━━ Data section

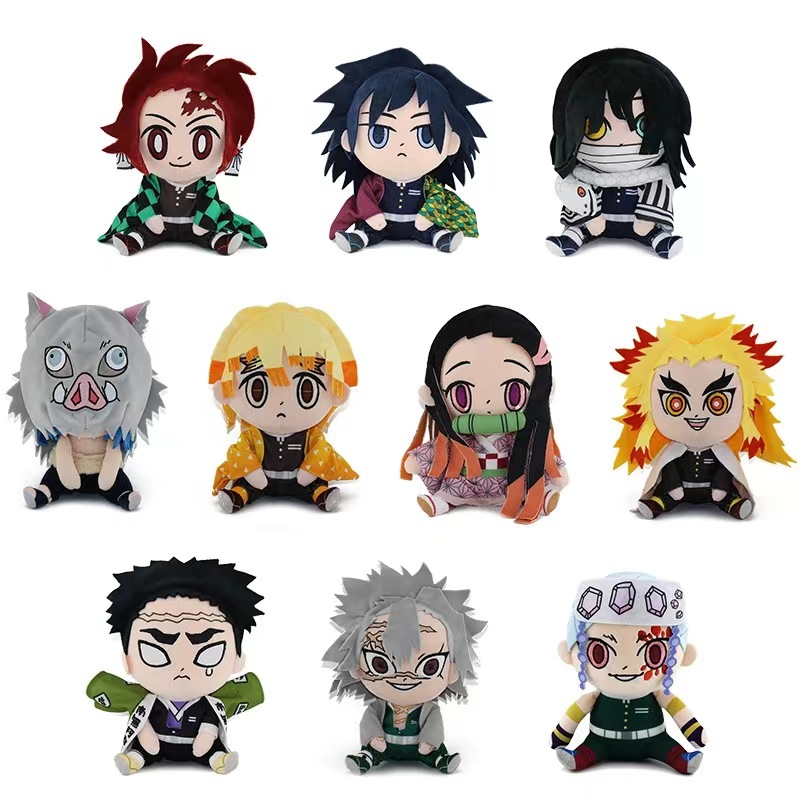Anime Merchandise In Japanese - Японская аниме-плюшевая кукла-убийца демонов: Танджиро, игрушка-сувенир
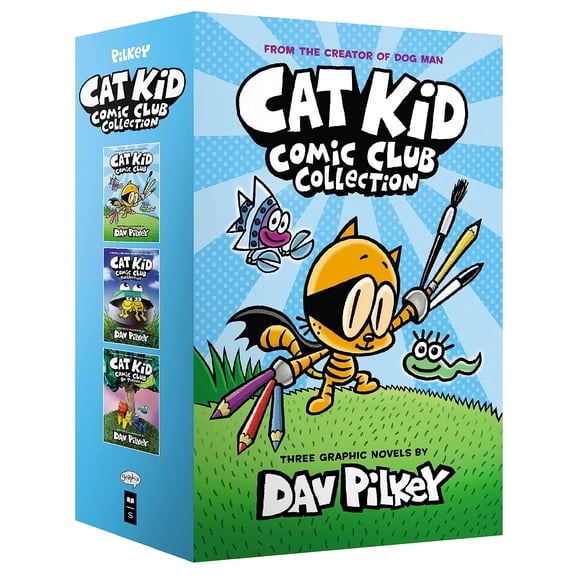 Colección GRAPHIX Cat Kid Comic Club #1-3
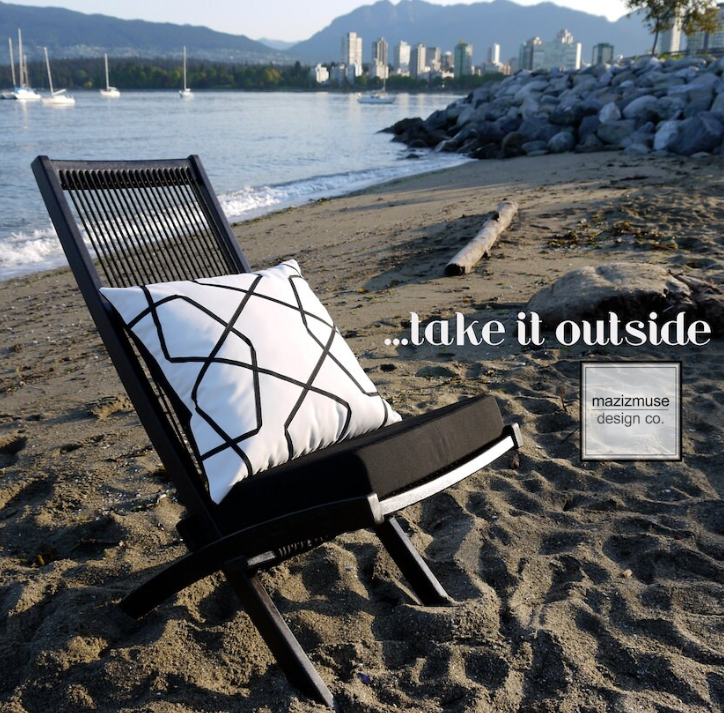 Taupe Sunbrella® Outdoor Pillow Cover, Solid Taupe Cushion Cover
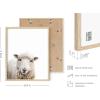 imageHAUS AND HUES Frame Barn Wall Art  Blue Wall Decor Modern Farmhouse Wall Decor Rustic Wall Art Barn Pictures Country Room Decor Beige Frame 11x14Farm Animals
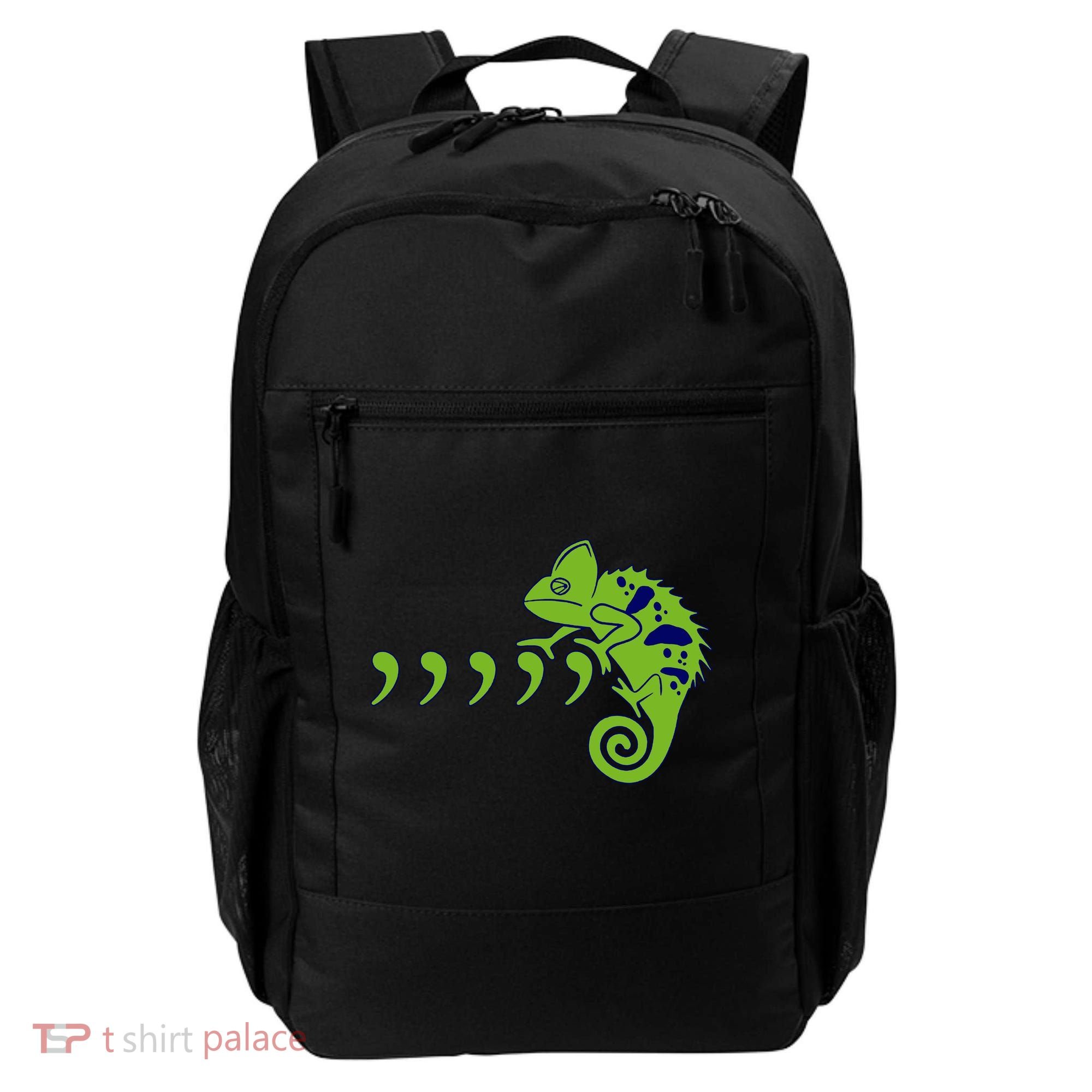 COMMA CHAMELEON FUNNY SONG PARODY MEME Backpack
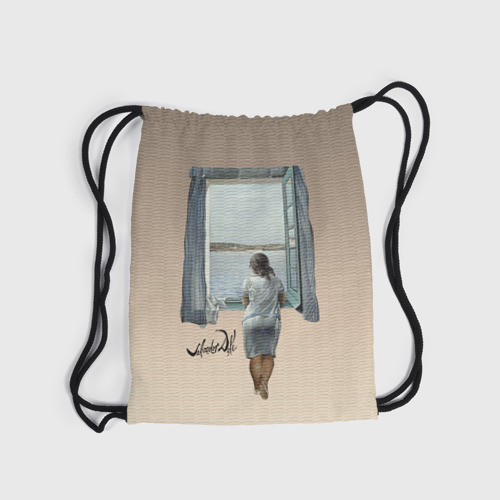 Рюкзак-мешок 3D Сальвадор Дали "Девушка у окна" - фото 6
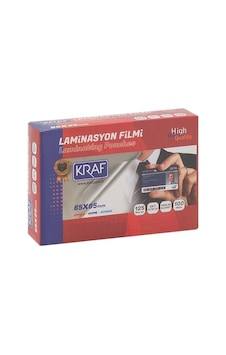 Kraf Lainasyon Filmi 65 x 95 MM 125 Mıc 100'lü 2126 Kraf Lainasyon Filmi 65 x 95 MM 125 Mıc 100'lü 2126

━━━━

### Task directions
Write out all the rows above again without the pictures, putting "Gray" wherever "Taupe" appears and leaving everything else as it is.

### Response below
Anime Merchandise In Japanese - Японская аниме-плюшевая кукла-убийца демонов: Танджиро, игрушка-сувенир
 Colección GRAPHIX Cat Kid Comic Club #1-3
 Gray Sunbrella® Outdoor Pillow Cover, Solid Gray Cushion Cover
 imageHAUS AND HUES Frame Barn Wall Art  Blue Wall Decor Modern Farmhouse Wall Decor Rustic Wall Art Barn Pictures Country Room Decor Beige Frame 11x14Farm Animals
 COMMA CHAMELEON FUNNY SONG PARODY MEME Backpack
 Рюкзак-мешок 3D Сальвадор Дали "Девушка у окна" - фото 6
 Kraf Lainasyon Filmi 65 x 95 MM 125 Mıc 100'lü 2126 Kraf Lainasyon Filmi 65 x 95 MM 125 Mıc 100'lü 2126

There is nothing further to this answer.